● **PROBLEM TO SOLVE**
Rewrite every entry below, swapping each occurrence of "tinted window" for "darkened pane" and leaving all other text unchanged.

● **DATASET CONTENT**

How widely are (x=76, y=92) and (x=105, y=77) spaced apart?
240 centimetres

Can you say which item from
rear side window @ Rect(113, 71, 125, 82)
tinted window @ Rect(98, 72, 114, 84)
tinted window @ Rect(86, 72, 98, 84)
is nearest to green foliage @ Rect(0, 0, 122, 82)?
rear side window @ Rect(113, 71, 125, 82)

● **ANSWER TO THE EXERCISE**
How widely are (x=76, y=92) and (x=105, y=77) spaced apart?
240 centimetres

Can you say which item from
rear side window @ Rect(113, 71, 125, 82)
darkened pane @ Rect(98, 72, 114, 84)
darkened pane @ Rect(86, 72, 98, 84)
is nearest to green foliage @ Rect(0, 0, 122, 82)?
rear side window @ Rect(113, 71, 125, 82)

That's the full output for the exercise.